--- ENTRIES SHOWN ---

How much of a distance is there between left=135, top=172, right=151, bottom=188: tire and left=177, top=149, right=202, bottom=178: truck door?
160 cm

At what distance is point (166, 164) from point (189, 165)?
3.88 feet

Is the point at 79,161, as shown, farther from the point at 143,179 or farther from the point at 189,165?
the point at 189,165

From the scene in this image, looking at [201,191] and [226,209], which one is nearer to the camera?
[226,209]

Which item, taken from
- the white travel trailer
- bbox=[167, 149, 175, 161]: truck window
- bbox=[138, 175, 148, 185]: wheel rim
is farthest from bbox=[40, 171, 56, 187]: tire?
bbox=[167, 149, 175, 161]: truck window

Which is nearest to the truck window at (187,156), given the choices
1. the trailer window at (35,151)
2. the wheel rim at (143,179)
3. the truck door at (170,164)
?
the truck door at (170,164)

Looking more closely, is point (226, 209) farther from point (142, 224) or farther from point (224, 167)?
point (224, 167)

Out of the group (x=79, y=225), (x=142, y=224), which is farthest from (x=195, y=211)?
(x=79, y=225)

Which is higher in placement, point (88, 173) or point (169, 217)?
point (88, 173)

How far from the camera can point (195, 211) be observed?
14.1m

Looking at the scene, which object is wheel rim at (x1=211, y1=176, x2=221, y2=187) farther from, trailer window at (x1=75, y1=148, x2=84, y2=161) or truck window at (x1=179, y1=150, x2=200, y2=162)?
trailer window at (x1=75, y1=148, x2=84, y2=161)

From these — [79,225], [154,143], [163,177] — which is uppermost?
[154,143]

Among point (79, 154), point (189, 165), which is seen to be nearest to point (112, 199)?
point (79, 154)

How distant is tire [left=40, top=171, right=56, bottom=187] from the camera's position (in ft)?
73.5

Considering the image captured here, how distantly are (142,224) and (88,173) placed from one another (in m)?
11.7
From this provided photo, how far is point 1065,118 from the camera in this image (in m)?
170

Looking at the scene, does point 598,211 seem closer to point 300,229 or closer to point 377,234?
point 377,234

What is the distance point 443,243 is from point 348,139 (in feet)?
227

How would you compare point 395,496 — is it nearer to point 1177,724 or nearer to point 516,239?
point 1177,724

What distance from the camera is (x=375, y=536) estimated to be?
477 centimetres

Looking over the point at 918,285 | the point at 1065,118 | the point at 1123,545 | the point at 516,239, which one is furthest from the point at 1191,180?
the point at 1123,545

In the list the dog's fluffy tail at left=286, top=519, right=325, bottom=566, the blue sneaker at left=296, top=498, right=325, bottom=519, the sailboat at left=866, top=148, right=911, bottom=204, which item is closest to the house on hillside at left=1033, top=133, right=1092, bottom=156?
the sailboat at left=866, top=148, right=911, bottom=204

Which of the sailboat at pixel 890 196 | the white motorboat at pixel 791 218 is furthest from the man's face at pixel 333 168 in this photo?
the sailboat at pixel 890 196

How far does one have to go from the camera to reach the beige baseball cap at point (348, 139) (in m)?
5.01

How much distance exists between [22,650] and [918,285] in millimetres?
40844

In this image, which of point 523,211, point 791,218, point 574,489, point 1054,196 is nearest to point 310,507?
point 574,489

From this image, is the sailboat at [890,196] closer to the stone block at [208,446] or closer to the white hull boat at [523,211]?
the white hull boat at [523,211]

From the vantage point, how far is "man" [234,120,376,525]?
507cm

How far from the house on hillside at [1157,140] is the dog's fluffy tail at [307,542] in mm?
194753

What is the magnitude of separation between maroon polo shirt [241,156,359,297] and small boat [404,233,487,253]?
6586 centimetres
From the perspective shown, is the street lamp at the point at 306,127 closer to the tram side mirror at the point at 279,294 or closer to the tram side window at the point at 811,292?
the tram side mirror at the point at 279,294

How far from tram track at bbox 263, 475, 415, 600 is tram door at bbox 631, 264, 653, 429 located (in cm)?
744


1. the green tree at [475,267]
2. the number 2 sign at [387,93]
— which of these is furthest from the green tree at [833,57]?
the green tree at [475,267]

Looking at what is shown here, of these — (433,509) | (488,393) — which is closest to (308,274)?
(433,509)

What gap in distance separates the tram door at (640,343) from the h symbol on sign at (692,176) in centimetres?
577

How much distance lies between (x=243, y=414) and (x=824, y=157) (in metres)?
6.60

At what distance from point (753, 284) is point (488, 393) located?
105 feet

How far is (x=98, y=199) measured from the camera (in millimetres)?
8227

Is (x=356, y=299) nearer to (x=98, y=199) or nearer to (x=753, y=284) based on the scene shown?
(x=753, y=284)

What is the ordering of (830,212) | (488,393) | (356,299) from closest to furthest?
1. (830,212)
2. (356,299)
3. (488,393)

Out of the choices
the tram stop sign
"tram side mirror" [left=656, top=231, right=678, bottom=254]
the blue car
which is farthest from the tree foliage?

---

--- INSTRUCTIONS TO FOLLOW ---
Begin at the line containing "1. the green tree at [475,267]" and reproduce each line through the end of the records above.

--- WRITTEN RESPONSE ---
1. the green tree at [475,267]
2. the number 2 sign at [387,93]
— which of these is furthest from the green tree at [833,57]?
the green tree at [475,267]

Looking at what is shown here, of these — (433,509) | (488,393) — which is closest to (308,274)?
(433,509)

What gap in distance separates the tram door at (640,343) from the h symbol on sign at (692,176) in centimetres?
577

How much distance lies between (x=243, y=414) and (x=824, y=157) (in metres)?
6.60

At what distance from point (753, 284) is point (488, 393) located?
105 feet

How far is (x=98, y=199) measured from the camera (in millimetres)?
8227

Is (x=356, y=299) nearer to (x=98, y=199) or nearer to (x=753, y=284) based on the scene shown?
(x=753, y=284)

What is the ordering of (830,212) | (488,393) | (356,299) from closest to furthest?
1. (830,212)
2. (356,299)
3. (488,393)

Out of the choices
the tram stop sign
"tram side mirror" [left=656, top=231, right=678, bottom=254]
the blue car
which is farthest from the tree foliage?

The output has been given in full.